→ Aim of the exercise: Starting with the line that contains "As observable in" and going on through the end of the data, give those lines as a numbered list with blank lines left out.

** START Data to use **

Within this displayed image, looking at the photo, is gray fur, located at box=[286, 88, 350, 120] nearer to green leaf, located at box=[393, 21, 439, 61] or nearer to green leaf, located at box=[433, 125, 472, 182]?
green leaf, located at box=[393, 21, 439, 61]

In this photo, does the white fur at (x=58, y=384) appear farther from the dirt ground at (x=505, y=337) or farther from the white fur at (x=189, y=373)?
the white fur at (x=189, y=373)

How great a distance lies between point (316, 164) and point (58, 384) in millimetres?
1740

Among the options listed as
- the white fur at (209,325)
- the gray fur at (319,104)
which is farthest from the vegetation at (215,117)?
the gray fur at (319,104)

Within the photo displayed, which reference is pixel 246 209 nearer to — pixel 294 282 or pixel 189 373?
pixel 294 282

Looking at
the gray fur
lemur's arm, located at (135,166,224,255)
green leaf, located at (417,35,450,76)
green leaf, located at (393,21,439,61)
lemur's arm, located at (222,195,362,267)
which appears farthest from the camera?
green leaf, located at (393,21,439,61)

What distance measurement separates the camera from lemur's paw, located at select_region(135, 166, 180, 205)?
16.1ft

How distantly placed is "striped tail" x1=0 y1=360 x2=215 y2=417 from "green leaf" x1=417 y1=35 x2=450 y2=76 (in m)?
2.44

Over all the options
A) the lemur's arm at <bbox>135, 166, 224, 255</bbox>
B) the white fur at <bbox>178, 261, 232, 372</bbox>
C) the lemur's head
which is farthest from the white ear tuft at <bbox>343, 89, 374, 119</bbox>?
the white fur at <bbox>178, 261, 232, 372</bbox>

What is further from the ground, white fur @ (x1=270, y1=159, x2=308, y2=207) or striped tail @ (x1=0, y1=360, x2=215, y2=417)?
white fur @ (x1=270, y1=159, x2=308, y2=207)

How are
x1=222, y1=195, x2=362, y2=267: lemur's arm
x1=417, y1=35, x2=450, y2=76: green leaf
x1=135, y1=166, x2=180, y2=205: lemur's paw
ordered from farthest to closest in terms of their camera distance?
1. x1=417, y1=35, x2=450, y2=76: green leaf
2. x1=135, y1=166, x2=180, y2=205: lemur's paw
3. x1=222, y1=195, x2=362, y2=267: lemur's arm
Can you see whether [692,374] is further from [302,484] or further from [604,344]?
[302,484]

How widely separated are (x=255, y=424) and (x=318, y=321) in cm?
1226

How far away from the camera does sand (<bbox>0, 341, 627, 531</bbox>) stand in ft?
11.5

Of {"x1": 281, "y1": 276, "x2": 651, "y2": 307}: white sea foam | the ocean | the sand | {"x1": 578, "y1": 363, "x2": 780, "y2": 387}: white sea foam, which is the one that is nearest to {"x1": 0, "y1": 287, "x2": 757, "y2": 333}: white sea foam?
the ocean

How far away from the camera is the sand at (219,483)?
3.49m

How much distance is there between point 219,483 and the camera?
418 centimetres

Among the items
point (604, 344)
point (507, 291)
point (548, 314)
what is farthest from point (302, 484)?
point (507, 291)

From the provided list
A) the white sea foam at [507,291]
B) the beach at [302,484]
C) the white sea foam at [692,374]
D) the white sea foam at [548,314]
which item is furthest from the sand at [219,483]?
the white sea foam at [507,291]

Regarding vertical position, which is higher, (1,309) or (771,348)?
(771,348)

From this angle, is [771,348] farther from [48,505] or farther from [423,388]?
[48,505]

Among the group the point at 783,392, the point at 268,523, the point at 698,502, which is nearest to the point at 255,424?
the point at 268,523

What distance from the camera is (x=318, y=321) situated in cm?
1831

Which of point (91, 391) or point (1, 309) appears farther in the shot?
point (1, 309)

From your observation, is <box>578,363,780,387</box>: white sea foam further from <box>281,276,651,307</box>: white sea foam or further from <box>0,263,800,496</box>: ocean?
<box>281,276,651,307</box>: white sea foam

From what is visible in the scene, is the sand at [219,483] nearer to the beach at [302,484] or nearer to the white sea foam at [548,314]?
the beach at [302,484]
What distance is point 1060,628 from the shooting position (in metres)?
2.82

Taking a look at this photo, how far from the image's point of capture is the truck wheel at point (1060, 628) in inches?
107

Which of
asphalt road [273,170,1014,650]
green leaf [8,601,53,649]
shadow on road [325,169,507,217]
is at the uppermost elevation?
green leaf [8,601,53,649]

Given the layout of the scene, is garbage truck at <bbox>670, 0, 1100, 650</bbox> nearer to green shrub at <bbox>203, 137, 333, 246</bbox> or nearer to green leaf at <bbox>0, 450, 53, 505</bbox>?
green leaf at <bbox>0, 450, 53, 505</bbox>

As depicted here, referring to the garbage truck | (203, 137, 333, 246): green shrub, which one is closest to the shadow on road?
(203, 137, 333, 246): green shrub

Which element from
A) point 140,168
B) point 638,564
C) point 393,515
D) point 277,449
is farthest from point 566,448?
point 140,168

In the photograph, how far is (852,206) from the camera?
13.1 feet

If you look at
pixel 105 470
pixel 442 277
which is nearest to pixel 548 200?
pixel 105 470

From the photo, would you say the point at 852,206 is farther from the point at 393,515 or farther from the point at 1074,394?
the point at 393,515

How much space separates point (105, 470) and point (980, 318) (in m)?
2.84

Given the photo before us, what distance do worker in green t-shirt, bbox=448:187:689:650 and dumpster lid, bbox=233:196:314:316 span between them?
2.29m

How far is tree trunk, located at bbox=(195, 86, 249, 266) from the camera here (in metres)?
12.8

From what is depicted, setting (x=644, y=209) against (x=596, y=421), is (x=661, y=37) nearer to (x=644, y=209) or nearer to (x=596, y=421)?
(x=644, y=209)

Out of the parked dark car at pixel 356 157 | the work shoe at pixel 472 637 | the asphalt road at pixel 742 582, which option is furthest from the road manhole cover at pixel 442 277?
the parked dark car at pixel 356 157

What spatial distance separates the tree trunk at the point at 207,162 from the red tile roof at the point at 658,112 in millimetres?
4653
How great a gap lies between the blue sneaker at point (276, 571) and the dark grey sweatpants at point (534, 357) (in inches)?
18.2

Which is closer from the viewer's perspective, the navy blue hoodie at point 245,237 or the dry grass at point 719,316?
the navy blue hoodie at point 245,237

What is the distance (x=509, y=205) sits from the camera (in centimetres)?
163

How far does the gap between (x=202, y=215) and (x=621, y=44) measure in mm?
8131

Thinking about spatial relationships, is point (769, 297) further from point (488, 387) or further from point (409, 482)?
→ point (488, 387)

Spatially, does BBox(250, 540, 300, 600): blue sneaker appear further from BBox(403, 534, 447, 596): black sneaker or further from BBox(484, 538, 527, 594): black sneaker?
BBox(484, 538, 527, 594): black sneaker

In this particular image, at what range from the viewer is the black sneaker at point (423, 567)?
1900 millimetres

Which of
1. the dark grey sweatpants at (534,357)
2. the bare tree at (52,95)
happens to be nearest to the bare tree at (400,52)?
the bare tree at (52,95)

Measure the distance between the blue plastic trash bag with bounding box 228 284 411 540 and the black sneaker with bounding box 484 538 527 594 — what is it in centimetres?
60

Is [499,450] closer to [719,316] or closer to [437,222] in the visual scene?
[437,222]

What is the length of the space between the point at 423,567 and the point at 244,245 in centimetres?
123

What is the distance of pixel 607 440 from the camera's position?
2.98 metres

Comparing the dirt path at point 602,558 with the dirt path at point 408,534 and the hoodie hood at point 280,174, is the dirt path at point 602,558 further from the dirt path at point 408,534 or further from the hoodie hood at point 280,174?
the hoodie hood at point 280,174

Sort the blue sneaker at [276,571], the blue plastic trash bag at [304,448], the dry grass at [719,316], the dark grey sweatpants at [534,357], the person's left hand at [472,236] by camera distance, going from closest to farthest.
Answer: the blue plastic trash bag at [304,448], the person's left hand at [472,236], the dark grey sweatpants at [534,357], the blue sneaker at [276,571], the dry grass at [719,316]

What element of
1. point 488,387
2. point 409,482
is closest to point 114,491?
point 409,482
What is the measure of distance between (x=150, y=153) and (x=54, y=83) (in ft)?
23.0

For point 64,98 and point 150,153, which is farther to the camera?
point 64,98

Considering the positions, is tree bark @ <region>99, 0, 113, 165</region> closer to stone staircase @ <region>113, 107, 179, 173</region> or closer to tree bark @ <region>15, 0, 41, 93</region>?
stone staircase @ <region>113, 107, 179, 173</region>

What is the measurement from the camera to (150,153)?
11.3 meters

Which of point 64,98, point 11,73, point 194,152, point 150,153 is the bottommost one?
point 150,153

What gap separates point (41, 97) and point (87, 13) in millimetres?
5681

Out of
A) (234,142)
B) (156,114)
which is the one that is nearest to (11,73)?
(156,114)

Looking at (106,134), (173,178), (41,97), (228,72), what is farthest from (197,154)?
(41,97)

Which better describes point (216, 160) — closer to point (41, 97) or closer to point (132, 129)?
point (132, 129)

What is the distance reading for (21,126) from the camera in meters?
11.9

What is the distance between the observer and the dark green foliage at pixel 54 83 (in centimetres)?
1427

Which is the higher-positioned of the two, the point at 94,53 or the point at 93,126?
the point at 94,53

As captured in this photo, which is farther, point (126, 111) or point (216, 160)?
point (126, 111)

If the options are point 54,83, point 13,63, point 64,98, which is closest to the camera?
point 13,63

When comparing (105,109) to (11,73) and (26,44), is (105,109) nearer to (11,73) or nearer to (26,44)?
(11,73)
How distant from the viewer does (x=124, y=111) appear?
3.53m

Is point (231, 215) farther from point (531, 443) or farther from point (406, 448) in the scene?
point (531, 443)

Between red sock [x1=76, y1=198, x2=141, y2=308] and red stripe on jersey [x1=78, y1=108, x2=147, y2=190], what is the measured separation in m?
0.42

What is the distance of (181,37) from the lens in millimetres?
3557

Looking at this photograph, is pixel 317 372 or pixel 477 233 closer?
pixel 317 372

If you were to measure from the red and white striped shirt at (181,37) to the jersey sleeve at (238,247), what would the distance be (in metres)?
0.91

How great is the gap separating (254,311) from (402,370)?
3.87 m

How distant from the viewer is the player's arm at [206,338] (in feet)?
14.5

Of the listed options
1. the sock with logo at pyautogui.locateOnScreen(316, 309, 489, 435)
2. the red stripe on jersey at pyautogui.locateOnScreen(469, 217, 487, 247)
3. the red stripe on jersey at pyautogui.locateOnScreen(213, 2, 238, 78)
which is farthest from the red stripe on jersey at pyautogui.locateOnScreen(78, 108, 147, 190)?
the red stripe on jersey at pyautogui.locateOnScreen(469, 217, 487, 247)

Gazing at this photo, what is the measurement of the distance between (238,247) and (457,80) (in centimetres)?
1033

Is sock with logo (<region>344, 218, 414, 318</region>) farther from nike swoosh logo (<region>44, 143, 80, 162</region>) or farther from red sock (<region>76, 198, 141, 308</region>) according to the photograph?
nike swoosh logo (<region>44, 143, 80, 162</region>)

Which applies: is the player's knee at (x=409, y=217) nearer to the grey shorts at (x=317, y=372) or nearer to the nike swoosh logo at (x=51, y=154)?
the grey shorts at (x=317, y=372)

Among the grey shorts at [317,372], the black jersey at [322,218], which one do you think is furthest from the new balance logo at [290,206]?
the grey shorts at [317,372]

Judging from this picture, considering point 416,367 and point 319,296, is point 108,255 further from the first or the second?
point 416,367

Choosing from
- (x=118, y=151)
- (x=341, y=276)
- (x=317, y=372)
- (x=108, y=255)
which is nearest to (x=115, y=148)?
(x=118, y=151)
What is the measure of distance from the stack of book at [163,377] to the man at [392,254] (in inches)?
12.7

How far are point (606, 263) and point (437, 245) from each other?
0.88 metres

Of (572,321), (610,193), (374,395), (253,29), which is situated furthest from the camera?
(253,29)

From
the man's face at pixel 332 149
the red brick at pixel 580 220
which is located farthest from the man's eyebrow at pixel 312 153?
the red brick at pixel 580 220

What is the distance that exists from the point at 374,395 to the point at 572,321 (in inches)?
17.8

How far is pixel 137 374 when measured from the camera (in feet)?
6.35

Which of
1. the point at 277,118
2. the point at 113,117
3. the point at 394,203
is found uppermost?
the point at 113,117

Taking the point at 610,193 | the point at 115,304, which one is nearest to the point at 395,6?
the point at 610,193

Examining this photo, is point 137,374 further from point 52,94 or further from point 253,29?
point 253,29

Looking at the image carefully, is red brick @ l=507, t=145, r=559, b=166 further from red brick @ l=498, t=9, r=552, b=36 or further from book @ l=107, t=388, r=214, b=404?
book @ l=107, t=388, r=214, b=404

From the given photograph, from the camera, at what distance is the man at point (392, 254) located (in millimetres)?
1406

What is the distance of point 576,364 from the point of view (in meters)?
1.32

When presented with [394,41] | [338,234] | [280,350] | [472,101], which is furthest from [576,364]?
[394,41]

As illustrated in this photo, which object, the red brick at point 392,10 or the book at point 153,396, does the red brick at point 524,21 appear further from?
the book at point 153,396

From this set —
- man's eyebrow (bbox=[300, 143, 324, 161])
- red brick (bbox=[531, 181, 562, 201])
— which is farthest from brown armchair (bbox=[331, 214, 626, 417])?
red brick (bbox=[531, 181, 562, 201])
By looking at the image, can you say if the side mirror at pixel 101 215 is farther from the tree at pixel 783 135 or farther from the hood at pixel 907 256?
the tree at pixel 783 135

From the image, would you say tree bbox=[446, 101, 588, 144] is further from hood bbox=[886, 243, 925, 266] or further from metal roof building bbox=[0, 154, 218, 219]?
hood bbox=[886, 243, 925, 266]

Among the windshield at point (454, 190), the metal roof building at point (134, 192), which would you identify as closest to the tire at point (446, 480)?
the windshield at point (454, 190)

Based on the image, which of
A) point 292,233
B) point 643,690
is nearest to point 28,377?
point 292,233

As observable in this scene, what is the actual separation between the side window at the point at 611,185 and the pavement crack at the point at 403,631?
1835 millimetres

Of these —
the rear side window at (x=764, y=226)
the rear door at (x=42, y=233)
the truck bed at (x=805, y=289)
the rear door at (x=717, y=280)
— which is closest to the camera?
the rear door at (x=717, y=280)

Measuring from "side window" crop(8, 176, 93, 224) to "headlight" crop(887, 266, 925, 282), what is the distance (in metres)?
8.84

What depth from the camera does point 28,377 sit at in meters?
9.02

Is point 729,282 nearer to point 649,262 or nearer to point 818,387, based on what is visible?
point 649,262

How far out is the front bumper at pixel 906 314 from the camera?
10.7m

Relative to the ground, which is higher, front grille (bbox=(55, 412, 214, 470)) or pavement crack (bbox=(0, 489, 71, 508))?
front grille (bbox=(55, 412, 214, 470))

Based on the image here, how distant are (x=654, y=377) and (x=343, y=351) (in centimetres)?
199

** END Data to use **

→ Exercise answer:
1. As observable in this scene, what is the actual separation between the side window at the point at 611,185 and the pavement crack at the point at 403,631?
2. 1835 millimetres
3. Of these —
4. the rear side window at (x=764, y=226)
5. the rear door at (x=42, y=233)
6. the truck bed at (x=805, y=289)
7. the rear door at (x=717, y=280)
8. — which is closest to the camera?
9. the rear door at (x=717, y=280)
10. Measuring from "side window" crop(8, 176, 93, 224) to "headlight" crop(887, 266, 925, 282), what is the distance (in metres)?
11. 8.84
12. What depth from the camera does point 28,377 sit at in meters?
13. 9.02
14. Is point 729,282 nearer to point 649,262 or nearer to point 818,387, based on what is visible?
15. point 649,262
16. How far out is the front bumper at pixel 906 314 from the camera?
17. 10.7m
18. Relative to the ground, which is higher, front grille (bbox=(55, 412, 214, 470)) or pavement crack (bbox=(0, 489, 71, 508))?
19. front grille (bbox=(55, 412, 214, 470))
20. Based on the image here, how distant are (x=654, y=377) and (x=343, y=351) (in centimetres)?
21. 199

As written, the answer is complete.